A pilot injection test and associated monitoring activities are ongoing, and shale permeability and shale sorption studies, using a flow-through testing approach, continue. The effects of rich gas exposure on the properties of Bakken shale and nonshale tight rocks, including clays and mineralogy, wettability and relative permeability, are being examined using a variety of laboratory techniques, such as nuclear magnetic resonance and field emission scanning electron microscopy. The potential for preferential sorption of different rich gas components in Bakken rocks also is being examined using flow-through experiments under reservoir pressure and temperature conditions.

Similarly, the emerging Eagle Ford Shale Laboratory seeks to improve the efficiency of oil and gas recovery from hydraulically fractured horizontal wells on INPEX Eagle Ford LLC’s shale properties in LaSalle County, Texas. The project teams Texas A&M University with Lawrence Berkeley National Laboratory and Stanford University. Funding is provided by the NETL, with a match from INPEX Eagle Ford LLC and contributions by other operators and service companies via a JIP agreement.

Field-based research within the Eagle Ford Shale formation began in April 2018 and is ongoing. Using newly developed and comprehensive monitoring solutions, the team will deliver unprecedented and comprehensive high-quality field data to improve scientific knowledge of the hydraulic fracturing process, refracturing and subsequent huff-and-puff gas injection. This knowledge will facilitate optimized production from a reduced number of new wells, with less material and energy use.


Key Takeaways and Future Steps

The research conducted by the NETL’s field laboratories has helped to redefine the public’s perception of unconventional oil and natural gas exploration by delivering an unbiased view of the environmental impacts of the drilling and stimulation processes, which research has demonstrated to be relatively benign. Simultaneously, the NETL is identifying new possibilities for hydraulic fracturing technologies that offer the potential to optimize operations and boost resource recovery beyond current levels.

→ Instructions
A - According to the shale research text, how have the NETL's field laboratories changed the public's perception of unconventional oil and natural gas exploration?
B - Continue the shale research text from its last sentence.

→ Data for analysis

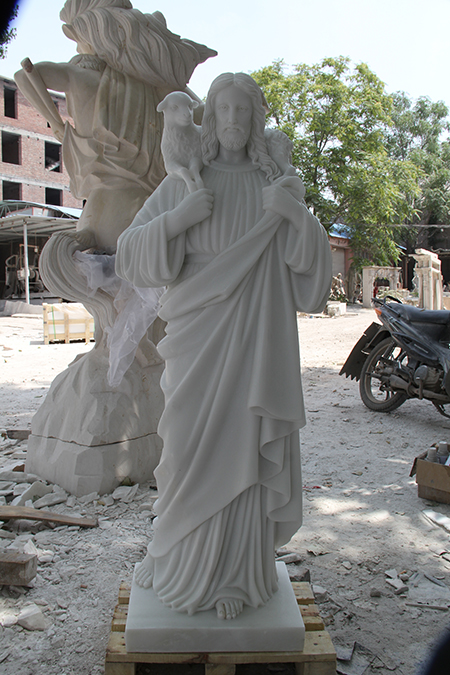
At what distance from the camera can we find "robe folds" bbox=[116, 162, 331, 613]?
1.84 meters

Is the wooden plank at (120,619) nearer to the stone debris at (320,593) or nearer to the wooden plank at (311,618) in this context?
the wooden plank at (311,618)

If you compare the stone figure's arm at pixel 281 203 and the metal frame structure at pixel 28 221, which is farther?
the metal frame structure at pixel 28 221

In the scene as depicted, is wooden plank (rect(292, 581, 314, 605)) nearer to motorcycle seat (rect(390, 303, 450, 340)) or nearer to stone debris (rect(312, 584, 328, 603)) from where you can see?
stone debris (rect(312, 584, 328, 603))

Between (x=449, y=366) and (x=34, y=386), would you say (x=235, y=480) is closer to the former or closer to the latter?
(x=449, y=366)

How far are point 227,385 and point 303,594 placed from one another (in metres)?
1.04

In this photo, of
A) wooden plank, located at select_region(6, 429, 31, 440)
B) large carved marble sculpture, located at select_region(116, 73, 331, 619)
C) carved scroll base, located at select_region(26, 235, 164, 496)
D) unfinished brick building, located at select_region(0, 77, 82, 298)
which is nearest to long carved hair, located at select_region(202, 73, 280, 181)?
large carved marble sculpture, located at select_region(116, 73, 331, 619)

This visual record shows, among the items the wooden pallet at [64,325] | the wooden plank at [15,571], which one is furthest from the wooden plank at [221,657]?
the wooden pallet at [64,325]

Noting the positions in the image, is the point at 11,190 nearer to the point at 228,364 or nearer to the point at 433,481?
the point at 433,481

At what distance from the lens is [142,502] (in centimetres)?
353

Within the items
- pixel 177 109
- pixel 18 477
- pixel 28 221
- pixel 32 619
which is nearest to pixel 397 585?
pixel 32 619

→ Task results
A - They have offered an unbiased view of the environmental impacts of drilling and stimulation. Research has shown those impacts to be relatively benign.

B -
For instance, several technologies have been developed since the MSEEL began that, when coupled with advanced modeling, could allow the acquisition of the same type of information in a much more cost-effective way. If the project’s current efforts prove that these innovations work and lead to improved production results, the project will lead to more efficient and effective resource recovery within the Marcellus Shale region and possibly throughout other shale plays nationwide—particularly when combined with insights from HFTS 1 and 2.

The Phase 2 work at HFTS 1 complements the EOR field research underway at the Bakken laboratory site. Each project ultimately seeks to improve the effectiveness of shale oil production by providing new scientific knowledge related to stimulation and production as well as enhanced recovery via refracturing and EOR.

Research by the NETL and its partners is providing new insights into the fracture stimulation and EOR processes, which will aid in the development of new methodologies and tools to maximize the production of oil from fractured shale. While some research results will apply to specific formations, many realistic and practical learnings will be applicable to other unconventional plays and subsurface applications, such as tight gas sand reservoirs and even saline formations for CO2 storage.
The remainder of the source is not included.